Do outro lado da mesa está um jovem que, assumidamente, não vai votar no próximo dia 10 de março, e justifica-se: “Eu nunca estive dentro do assunto e não quero votar numa pessoa que não conheço”.

Não culpa os políticos pela distância: “Acho que a gente é que não quer chegar perto dos políticos. As pessoas estão fora da realidade, muita gente já nem vê televisão”.

“Somos um concelho com 32 mil pessoas, 14 freguesias, e temos a população mais jovem do país. Se calhar a razão está precisamente aí”, sugere Alexandre Gaudêncio

A descrição é de alheamento em relação ao que se passa. As redes sociais são apontadas como culpadas, mas para os mais novos também podem ser o meio para se chegar até eles.

Já no exterior do mercado, Rafael Rosa, com 84 anos, lamenta que os mais novos não tenham interesse: “A juventude não está muito preocupada com estas coisas, o que não é bom. Têm de se envolver”.

“Números vergonhosos”

Logo ali ao lado, vamos encontrar-nos com o presidente da Câmara Municipal da Ribeira Grande. Alexandre Gaudêncio (PSD) sente-se embaraçado por ter o rótulo do concelho com maior taxa de abstenção.

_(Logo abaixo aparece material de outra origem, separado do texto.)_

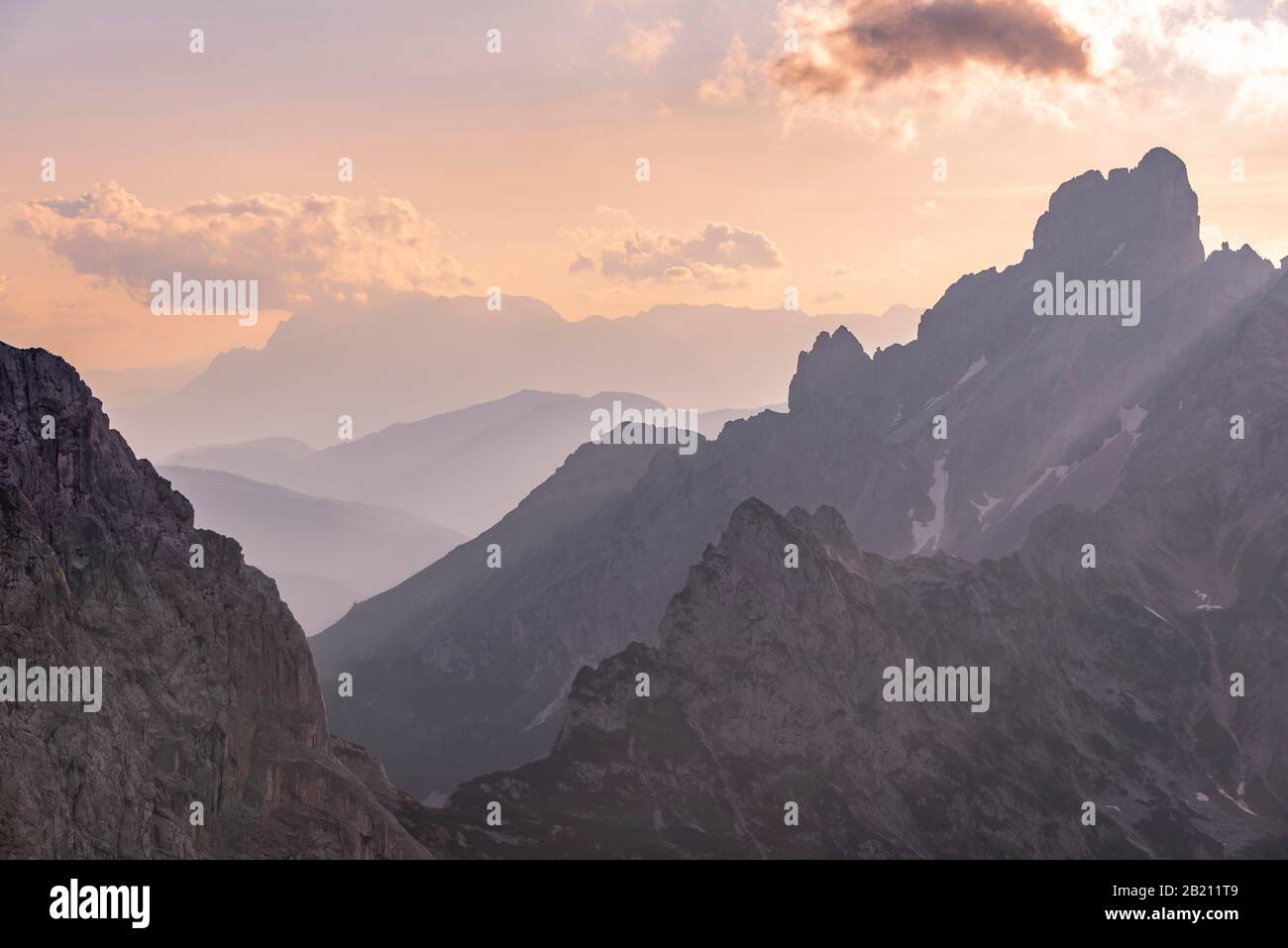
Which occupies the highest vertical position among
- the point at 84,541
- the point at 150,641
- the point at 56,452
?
the point at 56,452

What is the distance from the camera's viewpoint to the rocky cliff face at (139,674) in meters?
133

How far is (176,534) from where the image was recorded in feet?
568

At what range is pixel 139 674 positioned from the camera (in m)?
152

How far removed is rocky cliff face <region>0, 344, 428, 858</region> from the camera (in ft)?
436
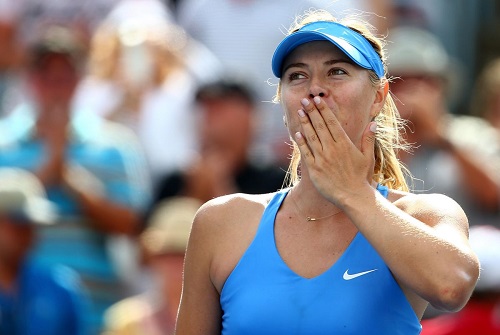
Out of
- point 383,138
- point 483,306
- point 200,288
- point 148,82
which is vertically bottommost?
point 483,306

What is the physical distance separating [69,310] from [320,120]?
3.06 metres

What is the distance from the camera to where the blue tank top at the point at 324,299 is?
284 cm

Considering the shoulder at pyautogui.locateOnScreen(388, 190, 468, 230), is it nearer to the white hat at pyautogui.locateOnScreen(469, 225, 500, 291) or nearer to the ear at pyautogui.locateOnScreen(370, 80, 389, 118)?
the ear at pyautogui.locateOnScreen(370, 80, 389, 118)

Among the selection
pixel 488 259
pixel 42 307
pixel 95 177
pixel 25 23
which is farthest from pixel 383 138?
pixel 25 23

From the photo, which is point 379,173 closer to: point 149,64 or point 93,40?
point 149,64

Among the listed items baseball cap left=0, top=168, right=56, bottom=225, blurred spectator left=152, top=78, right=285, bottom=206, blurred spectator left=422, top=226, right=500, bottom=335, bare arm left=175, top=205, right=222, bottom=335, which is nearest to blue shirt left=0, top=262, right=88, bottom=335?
baseball cap left=0, top=168, right=56, bottom=225

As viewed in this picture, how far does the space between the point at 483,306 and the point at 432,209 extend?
2.24 metres

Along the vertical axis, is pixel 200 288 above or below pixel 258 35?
above

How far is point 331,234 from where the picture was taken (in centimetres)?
306

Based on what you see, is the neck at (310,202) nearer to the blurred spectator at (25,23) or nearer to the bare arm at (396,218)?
the bare arm at (396,218)

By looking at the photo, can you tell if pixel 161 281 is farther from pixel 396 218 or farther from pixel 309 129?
pixel 396 218

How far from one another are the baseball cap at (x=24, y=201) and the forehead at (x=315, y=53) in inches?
123

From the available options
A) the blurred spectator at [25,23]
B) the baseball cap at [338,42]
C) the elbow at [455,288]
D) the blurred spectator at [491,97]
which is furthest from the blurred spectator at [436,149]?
the elbow at [455,288]

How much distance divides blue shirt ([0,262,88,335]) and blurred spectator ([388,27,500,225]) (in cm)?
195
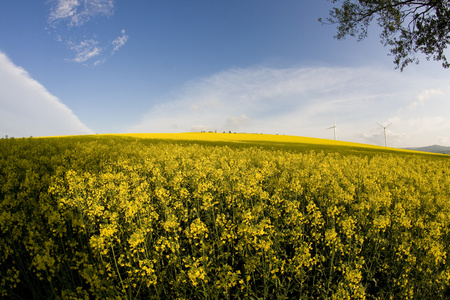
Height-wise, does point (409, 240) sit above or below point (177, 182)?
below

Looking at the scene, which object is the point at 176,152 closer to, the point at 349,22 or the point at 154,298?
the point at 154,298

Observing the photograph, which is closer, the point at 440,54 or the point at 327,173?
the point at 327,173

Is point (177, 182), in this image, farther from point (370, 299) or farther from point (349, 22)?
point (349, 22)

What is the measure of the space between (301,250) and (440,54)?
28.4 m

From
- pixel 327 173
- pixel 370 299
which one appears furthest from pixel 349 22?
pixel 370 299

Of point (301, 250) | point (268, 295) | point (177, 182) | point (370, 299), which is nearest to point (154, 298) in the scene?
point (268, 295)

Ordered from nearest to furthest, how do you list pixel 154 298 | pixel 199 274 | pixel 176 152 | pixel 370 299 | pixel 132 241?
pixel 199 274 < pixel 132 241 < pixel 154 298 < pixel 370 299 < pixel 176 152

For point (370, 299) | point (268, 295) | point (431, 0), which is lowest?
point (370, 299)

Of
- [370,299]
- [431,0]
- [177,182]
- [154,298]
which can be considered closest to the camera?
[154,298]

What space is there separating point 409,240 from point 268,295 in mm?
4042

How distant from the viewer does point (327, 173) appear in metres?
9.94

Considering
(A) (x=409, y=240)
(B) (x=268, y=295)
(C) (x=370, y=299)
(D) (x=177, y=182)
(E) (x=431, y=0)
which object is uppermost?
(E) (x=431, y=0)

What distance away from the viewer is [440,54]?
2245 centimetres

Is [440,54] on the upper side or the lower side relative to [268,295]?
upper
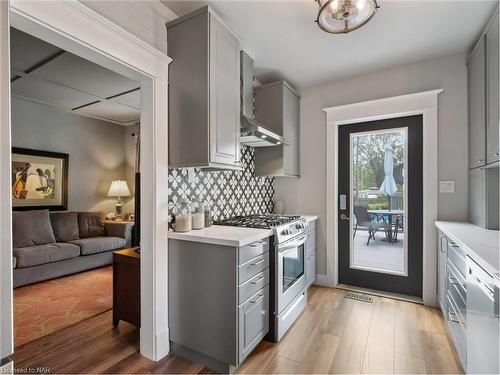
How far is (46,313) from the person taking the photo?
264 centimetres

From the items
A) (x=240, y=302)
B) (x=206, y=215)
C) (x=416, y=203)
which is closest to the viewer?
(x=240, y=302)

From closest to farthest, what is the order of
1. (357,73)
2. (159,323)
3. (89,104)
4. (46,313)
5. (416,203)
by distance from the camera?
1. (159,323)
2. (46,313)
3. (416,203)
4. (357,73)
5. (89,104)

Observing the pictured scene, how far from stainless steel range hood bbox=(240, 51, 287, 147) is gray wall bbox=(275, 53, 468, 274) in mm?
819

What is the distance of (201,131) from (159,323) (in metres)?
1.48

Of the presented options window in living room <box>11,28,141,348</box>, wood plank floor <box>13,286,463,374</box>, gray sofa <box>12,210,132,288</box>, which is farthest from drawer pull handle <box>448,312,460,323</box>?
gray sofa <box>12,210,132,288</box>

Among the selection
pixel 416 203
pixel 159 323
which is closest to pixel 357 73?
pixel 416 203

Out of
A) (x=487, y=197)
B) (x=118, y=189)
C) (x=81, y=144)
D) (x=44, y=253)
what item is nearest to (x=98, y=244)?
(x=44, y=253)

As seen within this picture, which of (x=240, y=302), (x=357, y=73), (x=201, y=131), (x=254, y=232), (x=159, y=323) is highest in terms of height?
(x=357, y=73)

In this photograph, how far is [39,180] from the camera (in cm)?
424

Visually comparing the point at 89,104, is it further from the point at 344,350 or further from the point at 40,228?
the point at 344,350

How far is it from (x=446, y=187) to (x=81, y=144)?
575 cm

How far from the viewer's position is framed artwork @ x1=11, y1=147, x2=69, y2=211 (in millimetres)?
3990

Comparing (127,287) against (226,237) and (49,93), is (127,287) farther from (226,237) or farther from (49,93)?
(49,93)

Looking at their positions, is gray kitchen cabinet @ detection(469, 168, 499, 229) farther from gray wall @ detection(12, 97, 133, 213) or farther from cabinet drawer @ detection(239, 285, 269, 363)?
gray wall @ detection(12, 97, 133, 213)
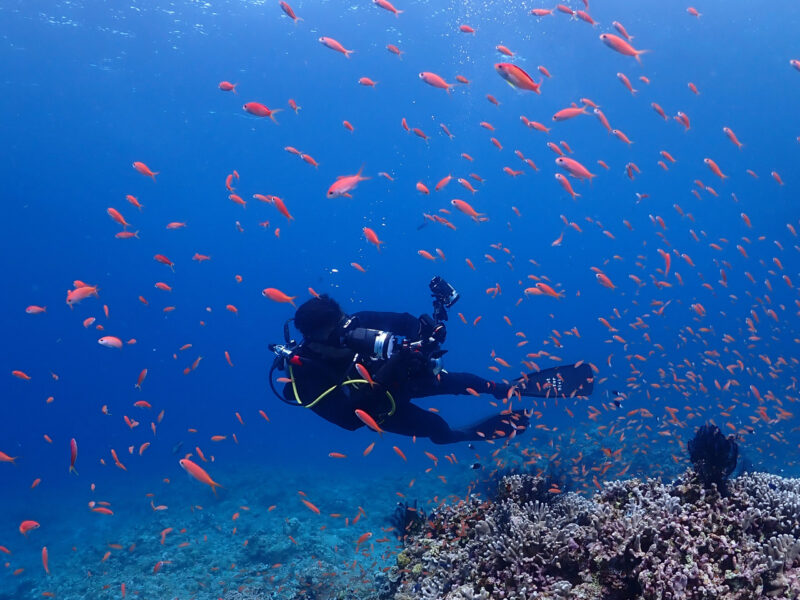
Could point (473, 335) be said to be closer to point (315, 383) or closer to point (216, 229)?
point (216, 229)

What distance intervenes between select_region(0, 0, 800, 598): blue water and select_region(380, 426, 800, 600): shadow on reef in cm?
297

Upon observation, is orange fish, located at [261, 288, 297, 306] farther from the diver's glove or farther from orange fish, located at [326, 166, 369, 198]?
the diver's glove

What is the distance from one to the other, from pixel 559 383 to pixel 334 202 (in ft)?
234

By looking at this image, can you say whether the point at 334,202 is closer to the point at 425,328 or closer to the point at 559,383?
the point at 559,383

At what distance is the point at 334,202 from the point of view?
250 feet

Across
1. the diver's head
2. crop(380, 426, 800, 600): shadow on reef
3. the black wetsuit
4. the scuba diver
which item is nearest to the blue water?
the black wetsuit

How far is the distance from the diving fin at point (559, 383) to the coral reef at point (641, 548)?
12.7ft

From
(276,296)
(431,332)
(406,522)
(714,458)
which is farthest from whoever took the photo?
(276,296)

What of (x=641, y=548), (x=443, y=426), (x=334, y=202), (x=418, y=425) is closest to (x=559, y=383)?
(x=443, y=426)

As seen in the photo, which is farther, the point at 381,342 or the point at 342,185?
the point at 342,185

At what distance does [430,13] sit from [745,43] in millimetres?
25246

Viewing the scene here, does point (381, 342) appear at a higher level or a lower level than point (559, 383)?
higher

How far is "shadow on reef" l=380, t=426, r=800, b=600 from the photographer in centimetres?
286

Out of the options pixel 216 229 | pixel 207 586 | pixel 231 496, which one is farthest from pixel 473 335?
pixel 207 586
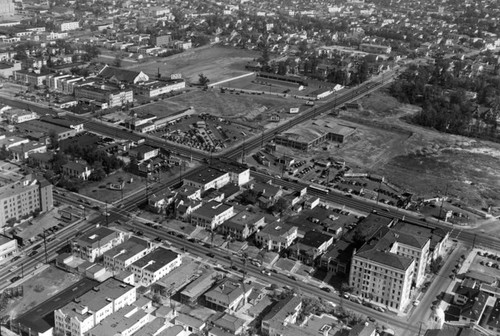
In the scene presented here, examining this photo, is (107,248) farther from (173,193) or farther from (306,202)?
(306,202)

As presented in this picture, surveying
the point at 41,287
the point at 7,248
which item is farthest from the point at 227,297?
the point at 7,248

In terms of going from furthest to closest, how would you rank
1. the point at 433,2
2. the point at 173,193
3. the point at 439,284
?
the point at 433,2
the point at 173,193
the point at 439,284

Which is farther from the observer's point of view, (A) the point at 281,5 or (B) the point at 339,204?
(A) the point at 281,5

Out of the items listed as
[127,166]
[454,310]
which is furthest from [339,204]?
[127,166]

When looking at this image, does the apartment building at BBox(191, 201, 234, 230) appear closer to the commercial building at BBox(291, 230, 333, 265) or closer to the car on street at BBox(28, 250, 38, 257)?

É um número que não nos satisfaz, principalmente nas eleições legislativas, para nós causa-nos algum embaraço”, resume o autarca.

Traça um retrato da população da Ribeira Grande: “Somos um concelho com 32 mil pessoas, 14 freguesias, e temos a população mais jovem do país. Se calhar a razão está precisamente aí”, sugere Alexandre Gaudêncio à Renascença.

Mas antes de atribuir culpas apenas aos jovens, o autarca deste concelho açoriano lembra que, na Ribeira Grande, as taxas de abstenção em eleições regionais e autárquicas não estão acima da média. Ou seja, quanto mais distantes estão os representantes, menor a participação.

“Quando elegem representantes que não lhes dizem muito ou que não são conhecidos no meio local a taxa de abstenção atinge números vergonhosos”, aponta.

Mas vira a mira para a sua própria classe: “Falta um trabalho político de proximidade de todos os partidos. Falta trabalho de sapa, porta-a-porta, aparecer junto das instituições. A partir do momento em que o deputado é eleito pouco ou nada se vê na rua”, atira Alexandre Gaudêncio.

Em contagem decrescente para as legislativas de 10 de março, o presidente da Câmara Municipal não esconde que quer perder o título de concelho com menos participação: “É uma nota negativa. Gostaríamos de não continuar a levar essa bandeira.”